Après tel encensement, il convient de replacer le calibre 2120 dans le contexte de sa catégorie des (vrais) extra-plats afin de prévenir l’auto-combustion, précoce et dommage, de quelque horlo-geek. Ses performances chronométriques ne sont pas sensées le voir concourir contre des bêtes de compétition manufacturées sans contrainte de dimensions. D’ailleurs, ce calibre n’indique pas la seconde, ce qui impose, à priori, un seuil de tolérance plus élevé. Pourtant, les résultats surprennent par leur régularité. Une fois l’angle de levée bien renseigné à la valeur inhabituelle de 56°, les mesures peuvent commencer.

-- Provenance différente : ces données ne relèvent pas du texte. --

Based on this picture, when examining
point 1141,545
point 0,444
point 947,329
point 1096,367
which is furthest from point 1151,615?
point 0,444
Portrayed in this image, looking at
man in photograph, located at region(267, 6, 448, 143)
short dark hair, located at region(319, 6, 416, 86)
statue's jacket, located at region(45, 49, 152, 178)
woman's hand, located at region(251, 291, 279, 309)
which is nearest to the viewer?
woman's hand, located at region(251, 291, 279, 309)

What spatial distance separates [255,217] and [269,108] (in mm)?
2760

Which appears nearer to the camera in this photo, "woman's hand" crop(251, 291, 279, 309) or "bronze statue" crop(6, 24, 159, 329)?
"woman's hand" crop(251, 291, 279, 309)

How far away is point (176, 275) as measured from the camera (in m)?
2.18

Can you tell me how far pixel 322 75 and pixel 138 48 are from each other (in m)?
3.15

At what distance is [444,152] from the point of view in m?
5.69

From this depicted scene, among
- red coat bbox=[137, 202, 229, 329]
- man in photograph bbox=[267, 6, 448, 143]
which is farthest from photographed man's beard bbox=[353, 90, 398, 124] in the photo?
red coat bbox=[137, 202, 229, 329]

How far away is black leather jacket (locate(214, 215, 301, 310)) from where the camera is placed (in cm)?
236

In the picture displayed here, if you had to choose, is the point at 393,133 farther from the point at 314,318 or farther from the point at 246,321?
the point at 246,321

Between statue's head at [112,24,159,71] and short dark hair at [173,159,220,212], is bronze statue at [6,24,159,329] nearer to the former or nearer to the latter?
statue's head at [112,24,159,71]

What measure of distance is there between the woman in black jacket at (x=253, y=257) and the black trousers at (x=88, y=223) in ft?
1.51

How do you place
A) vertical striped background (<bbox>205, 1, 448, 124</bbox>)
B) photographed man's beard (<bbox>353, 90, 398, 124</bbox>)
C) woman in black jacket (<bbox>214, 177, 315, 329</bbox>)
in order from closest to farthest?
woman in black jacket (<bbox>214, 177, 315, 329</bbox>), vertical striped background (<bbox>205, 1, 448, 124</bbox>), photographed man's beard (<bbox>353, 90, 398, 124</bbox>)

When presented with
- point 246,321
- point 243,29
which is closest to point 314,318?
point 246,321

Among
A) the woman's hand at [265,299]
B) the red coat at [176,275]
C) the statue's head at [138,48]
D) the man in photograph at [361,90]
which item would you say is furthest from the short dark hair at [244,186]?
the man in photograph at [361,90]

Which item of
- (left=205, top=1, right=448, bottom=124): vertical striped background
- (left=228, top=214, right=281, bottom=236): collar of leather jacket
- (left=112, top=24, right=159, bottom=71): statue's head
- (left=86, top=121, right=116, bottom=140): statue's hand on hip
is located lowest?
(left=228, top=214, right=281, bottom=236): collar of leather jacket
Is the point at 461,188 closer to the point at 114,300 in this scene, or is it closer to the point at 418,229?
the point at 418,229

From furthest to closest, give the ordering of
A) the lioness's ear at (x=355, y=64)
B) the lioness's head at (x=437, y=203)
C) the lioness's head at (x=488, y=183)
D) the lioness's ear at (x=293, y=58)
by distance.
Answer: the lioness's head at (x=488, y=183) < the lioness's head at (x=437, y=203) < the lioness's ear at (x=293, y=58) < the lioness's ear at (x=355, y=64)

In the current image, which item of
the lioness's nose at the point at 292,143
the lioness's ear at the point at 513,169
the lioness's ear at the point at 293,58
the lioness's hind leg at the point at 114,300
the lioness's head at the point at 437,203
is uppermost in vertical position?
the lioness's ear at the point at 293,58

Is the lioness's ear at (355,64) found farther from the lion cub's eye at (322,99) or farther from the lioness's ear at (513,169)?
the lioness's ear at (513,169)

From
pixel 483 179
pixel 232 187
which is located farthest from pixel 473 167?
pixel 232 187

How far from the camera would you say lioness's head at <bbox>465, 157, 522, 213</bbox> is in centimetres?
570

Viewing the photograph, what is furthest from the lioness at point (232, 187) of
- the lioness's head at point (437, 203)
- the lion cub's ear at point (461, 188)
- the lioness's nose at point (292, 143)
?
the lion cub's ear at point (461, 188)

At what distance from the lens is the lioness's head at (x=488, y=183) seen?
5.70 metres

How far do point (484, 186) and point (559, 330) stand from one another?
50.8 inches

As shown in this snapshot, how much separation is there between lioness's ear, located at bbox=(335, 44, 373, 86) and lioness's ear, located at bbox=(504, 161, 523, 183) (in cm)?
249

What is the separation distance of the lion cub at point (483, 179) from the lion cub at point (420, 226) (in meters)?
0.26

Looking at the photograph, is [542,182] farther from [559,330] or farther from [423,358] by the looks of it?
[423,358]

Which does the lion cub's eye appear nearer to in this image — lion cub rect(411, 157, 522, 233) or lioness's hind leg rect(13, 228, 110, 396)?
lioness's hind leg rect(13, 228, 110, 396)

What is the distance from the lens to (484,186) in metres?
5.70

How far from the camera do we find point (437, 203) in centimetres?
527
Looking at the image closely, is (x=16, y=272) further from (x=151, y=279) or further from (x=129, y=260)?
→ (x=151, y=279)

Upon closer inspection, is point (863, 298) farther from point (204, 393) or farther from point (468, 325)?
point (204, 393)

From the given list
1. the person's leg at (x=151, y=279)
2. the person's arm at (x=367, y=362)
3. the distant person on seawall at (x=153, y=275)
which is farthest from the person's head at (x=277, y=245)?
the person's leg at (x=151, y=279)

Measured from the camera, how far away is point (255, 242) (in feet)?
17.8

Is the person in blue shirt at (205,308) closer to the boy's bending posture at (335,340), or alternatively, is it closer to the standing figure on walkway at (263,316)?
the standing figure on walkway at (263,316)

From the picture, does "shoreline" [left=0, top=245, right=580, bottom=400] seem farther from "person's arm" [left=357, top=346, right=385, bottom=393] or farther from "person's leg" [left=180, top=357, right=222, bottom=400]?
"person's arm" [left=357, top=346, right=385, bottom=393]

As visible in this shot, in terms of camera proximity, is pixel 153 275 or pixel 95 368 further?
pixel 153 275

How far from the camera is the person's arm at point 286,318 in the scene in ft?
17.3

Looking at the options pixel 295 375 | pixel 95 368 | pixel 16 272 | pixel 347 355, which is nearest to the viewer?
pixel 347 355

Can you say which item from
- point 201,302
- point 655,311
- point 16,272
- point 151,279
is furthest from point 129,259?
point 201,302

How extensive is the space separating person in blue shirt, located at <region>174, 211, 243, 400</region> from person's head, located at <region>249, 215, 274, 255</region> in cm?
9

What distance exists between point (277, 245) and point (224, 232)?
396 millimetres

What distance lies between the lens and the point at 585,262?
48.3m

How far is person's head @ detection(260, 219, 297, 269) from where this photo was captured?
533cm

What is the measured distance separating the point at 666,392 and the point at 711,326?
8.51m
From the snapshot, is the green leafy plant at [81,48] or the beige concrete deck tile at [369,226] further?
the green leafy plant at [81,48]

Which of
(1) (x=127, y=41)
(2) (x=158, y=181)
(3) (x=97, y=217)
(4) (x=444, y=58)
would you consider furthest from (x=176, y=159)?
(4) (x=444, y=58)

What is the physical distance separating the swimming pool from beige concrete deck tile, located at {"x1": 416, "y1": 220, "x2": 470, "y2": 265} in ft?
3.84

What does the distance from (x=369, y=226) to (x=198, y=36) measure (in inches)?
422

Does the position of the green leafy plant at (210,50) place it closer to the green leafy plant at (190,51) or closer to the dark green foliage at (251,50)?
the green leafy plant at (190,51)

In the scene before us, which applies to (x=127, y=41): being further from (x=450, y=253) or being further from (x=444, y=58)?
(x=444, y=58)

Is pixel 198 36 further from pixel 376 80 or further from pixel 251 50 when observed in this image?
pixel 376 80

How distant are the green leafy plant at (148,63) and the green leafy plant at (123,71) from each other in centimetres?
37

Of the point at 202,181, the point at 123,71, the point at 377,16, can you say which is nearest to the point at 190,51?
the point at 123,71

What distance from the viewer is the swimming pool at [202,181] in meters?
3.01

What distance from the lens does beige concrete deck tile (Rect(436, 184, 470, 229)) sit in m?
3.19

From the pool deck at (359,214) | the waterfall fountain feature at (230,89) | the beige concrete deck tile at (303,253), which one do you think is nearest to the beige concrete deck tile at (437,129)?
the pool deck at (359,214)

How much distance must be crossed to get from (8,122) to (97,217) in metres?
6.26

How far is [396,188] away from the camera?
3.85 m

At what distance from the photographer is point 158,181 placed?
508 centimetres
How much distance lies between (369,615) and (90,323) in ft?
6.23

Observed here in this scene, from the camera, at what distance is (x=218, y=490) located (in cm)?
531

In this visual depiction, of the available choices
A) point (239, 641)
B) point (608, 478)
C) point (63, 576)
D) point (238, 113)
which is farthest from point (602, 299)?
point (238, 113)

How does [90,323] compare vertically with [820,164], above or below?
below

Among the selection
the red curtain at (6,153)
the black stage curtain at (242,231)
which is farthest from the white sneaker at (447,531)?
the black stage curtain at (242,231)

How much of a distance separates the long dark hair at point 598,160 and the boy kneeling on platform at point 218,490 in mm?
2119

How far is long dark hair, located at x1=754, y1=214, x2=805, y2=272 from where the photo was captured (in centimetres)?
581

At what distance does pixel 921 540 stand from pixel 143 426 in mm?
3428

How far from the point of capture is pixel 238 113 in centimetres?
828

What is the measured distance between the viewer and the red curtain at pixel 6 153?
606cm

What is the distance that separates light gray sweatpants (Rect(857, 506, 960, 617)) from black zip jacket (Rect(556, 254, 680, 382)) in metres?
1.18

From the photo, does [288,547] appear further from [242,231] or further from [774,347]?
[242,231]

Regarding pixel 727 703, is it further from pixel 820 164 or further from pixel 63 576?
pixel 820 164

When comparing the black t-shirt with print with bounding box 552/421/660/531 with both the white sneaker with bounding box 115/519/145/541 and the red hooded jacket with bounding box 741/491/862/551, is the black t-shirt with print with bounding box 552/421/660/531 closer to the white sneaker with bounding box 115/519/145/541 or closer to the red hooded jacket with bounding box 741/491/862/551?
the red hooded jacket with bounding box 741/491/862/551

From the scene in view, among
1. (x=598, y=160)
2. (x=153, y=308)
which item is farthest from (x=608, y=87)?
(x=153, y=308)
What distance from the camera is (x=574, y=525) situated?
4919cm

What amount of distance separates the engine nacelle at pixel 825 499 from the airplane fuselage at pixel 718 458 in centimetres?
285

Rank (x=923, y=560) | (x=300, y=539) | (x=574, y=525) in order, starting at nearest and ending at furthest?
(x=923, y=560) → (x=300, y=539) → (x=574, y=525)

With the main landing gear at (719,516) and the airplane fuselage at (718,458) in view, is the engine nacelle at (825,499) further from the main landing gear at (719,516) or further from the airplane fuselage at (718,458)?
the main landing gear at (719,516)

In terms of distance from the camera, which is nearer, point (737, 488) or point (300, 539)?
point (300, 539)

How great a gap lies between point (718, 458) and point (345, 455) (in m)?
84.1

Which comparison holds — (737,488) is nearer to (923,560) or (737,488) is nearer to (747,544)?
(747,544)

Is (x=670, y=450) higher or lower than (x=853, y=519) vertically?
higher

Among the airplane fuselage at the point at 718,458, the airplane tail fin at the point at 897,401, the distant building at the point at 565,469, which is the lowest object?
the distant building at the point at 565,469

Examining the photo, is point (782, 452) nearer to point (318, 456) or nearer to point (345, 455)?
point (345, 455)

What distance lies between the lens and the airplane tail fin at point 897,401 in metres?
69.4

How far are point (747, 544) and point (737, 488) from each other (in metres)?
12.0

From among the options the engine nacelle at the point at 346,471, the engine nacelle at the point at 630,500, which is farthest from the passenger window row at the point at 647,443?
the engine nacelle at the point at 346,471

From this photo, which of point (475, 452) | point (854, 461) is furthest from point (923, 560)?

L’amplitude mesurée était comprise entre 271° et 286° dans les cinq positions à plein armage. Dans le même temps, les marches affichaient des mesures comprises entre -2 et +5 sec/j. Après 24h de fonctionnement, les marches demeuraient serrées entre 0 et +7 sec/j alors que les amplitudes avaient perdu 8 à 10°. Bien qu’il soit recommandé d’amorcer manuellement l’armage lorsque le ressort est complètement détendu, le remontage automatique est une pure merveille. Un compromis absolument parfait entre douceur d’armage et rendement. L’élégance étant son terrain de jeu, on ne parlera pas de confort au porté mais de conscience du porté, juste suffisante pour en savourer le raffinement discret.

 

En conclusion :

Le choix d’une montre ultra classique telle que cette Jules Audemars est avant tout une histoire de cœur, d’émotions. On ne saura que trop conseiller de suivre son instinct dans cette phase-là. Cependant, si cette montre obtient ces faveurs, elle est, dans sa catégorie, l’une des meilleures garanties de satisfaction qui puisse être. Son sublimissime mouvement en est l’un des atouts majeurs et il faut relever qu’on dispose de cinquante années de bons services pour savoir qu’entre les mains d’un horloger minutieux il est d’une fiabilité et durabilité historique. Encourageons et remercions AP pour cette si belle incarnation de son savoir-faire, souhaitons que la manufacture du Brassus poursuive dans cette voie en nous faisant redécouvrir certaines collections à l’importance historique si légitime.